* Start Text shown *

In that regard, some interesting points were brought up regarding GLib and GTK+'s plan to break ABI for version 3. The problem is that any library that depends on GLib will break ABI as well, and that includes GStreamer. So given that we will need to break ABI to depend on GLib 3, that gives us a good timetable for a next development series, corresponding to GLib 3's release in about 16 months. I suspect that many projects will want to do the same.
One of my first tasks at Oblong was to migrate their code for playing video from some very tricky, threaded ffmpeg + portaudio code to using GStreamer. The playback interface is fairly standard, but thorough: seeks to time, segment seeks, variable speed and reverse playback, frame stepping, etc. There were some twists: we do colorspace conversion on the GPU, and there's a strange concept of "masks", which is useful for operating on rotoscoped video, and there's integration with the GL main loop.
But anyway, I felt finished with all of that a while ago. The only problem was a lingering memory leak, especially egregious in the context of the art installation, which has yet to switch to my code.
So it was with a queasy, helpless feeling that I sat down and tried to systematize the problem, come up with a test case, and see if I could track down where the leak was. I tried code inspection at first, and I proved my code correct. (Foreshadowing, that.) I at least narrowed down the situations under which it occured. I then despaired for a while, before I hit on the way to make memory leak detection fun: turn it into a tools problem. Now instead of finding the leak, all I needed to do was to find the leak detector!
So I checked out valgrind from CVS; it crashed on me. Then I decided to see if libc had anything to offer me; indeed it does, mtrace. But alack, deadlocks. I even went so far as to include mtrace in my code, and applied Jambor's patch from the bug report on my sources, but lost because the ELF symbol resolution is intertwingled with libc's build system.
So back to valgrind, this time the 3.2.3 version packaged with Fedora, and lo and behold, exhibit A:
My test is adding a video, waiting a while, removing the video, waiting again, then repeating. You can see the obvious video-playing versus video-removed phases.
Fortunately, you can also see the leak, and where it is: in the green part, corresponding to something that's calling g_try_malloc. This was comforting to find. It could have been something involving GL contexts or whatnot, and I'm using the babymunching nvidia drivers. So g_try_malloc was where it was coming from. But what was calling g_try_malloc?

* End Text shown *

- Required tasks:
1 - Answer these questions using the blog post on the GStreamer memory leak:
(a) Whose release, expected in about 16 months, sets the timetable for the next development series?
(b) Which version of valgrind was used on the second attempt?
(c) Which function was the leak traced to?
2 - For each statement, say whether it agrees with the blog post on the GStreamer memory leak, and quote the words that decide it.
(a) The copy of valgrind checked out from CVS ran without trouble.
(b) Colorspace conversion is done on the GPU.
(c) The art installation has already switched to the new code.
3 - Retype the blog post on the GStreamer memory leak exactly, from "So back to valgrind, this" to "was calling g_try_malloc?".

* Start Stored data *

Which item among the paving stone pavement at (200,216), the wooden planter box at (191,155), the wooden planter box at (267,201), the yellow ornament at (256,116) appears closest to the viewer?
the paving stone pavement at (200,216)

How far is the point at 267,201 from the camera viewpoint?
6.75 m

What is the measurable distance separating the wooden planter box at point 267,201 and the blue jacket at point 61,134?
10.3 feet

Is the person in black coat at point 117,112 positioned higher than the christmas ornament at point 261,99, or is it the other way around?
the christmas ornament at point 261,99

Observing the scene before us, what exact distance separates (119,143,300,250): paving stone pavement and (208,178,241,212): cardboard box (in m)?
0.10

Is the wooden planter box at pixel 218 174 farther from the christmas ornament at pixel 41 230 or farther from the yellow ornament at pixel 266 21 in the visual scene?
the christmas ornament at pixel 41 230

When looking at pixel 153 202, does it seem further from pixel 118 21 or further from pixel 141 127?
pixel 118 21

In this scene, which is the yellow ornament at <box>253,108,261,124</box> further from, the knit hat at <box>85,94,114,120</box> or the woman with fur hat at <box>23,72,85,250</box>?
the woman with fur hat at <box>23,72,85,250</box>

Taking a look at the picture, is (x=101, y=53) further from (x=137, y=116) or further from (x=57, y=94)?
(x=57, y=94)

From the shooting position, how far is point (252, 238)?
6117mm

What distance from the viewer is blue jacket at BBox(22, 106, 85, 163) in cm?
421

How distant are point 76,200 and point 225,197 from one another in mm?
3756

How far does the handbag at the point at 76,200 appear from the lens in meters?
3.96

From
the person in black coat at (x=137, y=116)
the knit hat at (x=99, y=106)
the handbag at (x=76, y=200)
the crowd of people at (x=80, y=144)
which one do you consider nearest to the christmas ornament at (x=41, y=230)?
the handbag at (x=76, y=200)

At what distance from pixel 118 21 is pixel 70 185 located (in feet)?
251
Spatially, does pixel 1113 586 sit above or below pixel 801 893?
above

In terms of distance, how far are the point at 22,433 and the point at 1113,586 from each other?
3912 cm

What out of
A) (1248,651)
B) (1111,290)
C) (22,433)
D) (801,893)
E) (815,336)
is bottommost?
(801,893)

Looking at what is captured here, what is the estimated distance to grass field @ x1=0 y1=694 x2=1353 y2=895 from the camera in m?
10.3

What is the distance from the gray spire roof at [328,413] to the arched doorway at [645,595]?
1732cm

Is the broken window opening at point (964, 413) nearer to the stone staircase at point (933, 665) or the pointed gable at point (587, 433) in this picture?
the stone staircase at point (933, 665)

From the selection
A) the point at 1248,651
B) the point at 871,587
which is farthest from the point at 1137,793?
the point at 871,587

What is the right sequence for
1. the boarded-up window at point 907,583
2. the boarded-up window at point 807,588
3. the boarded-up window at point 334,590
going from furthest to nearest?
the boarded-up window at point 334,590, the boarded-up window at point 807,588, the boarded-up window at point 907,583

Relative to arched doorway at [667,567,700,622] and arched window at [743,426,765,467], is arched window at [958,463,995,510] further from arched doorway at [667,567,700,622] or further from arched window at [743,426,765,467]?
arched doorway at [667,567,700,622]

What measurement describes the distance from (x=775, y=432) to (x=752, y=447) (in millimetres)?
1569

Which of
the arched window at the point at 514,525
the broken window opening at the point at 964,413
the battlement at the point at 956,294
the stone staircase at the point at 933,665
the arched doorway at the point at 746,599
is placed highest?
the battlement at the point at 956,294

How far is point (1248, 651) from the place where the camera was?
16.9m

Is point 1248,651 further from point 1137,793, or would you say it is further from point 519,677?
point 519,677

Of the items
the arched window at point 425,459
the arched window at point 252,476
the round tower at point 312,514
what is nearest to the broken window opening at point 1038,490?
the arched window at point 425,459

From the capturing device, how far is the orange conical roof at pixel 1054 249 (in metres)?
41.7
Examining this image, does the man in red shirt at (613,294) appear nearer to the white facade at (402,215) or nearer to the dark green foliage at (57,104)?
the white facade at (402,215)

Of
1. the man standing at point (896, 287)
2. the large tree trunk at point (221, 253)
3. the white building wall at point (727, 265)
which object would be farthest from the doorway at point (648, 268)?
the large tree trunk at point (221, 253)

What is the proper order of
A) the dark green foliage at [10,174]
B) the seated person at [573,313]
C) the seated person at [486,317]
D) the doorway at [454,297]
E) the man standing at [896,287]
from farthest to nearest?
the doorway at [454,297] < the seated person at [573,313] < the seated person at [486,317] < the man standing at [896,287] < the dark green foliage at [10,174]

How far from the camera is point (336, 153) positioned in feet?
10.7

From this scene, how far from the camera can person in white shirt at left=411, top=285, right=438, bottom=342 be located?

* End Stored data *

- Results for the exercise:
1 -
(a) GLib 3's release.
(b) Version 3.2.3, packaged with Fedora.
(c) g_try_malloc.

2 -
(a) No: "So I checked out valgrind from CVS; it crashed on me."
(b) Yes: "we do colorspace conversion on the GPU"
(c) No: "which has yet to switch to my code."

3 -
So back to valgrind, this time the 3.2.3 version packaged with Fedora, and lo and behold, exhibit A:
My test is adding a video, waiting a while, removing the video, waiting again, then repeating. You can see the obvious video-playing versus video-removed phases.
Fortunately, you can also see the leak, and where it is: in the green part, corresponding to something that's calling g_try_malloc. This was comforting to find. It could have been something involving GL contexts or whatnot, and I'm using the babymunching nvidia drivers. So g_try_malloc was where it was coming from. But what was calling g_try_malloc?